Anak tersebut menunjukkan realitas yang sebaliknya,
bahwa orangtua yang agamanya lain itu selalu memanggil anaknya dengan lembut
kalau hendak pergi ke tempat ibadah. Bahkan, sang anak pun kagum karena Sang
Ayah tidak berteriak memanggil dari seberang taman, namun menghampiri anaknya
dan memeluknya agar pulang ke rumah dan bersiap-siap menuju tempat ibadah.
Mereka berpakaian rapi dan wangi, wajahnya ceria, lalu melambaikan tangan ke
anak tersebut. Dan yang lebih menyenangkan menurut anak itu, bahwa setelah
pulang beribadah, temannya mendapat kue yang enak.
Kisah nyata di atas mengajak kita untuk merefleksikan
diri, wajah Islam seperti apa yang kita tampakkan pada anak kita. Mungkin kita
banyak menjejali anak dengan ceramah tentang nilai-nilai Islam, namun dengan
cara yang jauh dari nilai keikhlasan, kesabaran, kelembutan, cinta kasih, dan
kegiatan yang menyenangkan bagi anak.
Mungkin masih ada sekolah Islam yang memberlakukan
aturan dengan kekerasan. Hukuman dijalankan dengan cara yang tidak tepat.
Namun, jika nilai-nilai kebenaran dan kebaikan disampaikan dengan cara
kekerasan, maka akan membuat nilai-nilai itu tidak menampakkan keindahannya.
Suatu kali seorang anak berusia tujuh tahun yang belum
bisa khusyu’ shalatnya ditakut-takuti dan diancam gurunya, bahwa ia akan
disuruh belajar di kamar mandi. Alih-alih membuat anak itu termotivasi, tetapi
malah sebaliknya. Pertama, bisa jadi membuat anak membenci ibadah shalat karena
selain terasa membebani juga membuka kemungkinan ia mendapat hukuman. Kedua,
bisa jadi muncul kesan dalam benak anak tersebut bahwa kamar mandi adalah
semacam sel tempat melaksanakan hukuman. Dengan demikian kemungkinan juga ia
malas ke kamar mandi untuk mandi atau menyikat gigi.

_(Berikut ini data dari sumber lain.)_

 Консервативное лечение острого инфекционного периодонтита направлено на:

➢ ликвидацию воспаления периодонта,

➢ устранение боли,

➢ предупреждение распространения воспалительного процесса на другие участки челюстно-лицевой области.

Pendidikan modern dengan menggunakan teknologi yang
canggih sudah dapat merekam aktivitas otak siswanya. Dan telah banyak
dibuktikan bahwa cara terbaik untuk menanamkan kebiasaan positif adalah dengan
cara membuat anak merasa nyaman dan menyenangkan. Semoga kita dapat senantiasa
mengajarkan kebaikan dengan cara yang baik dan tepat.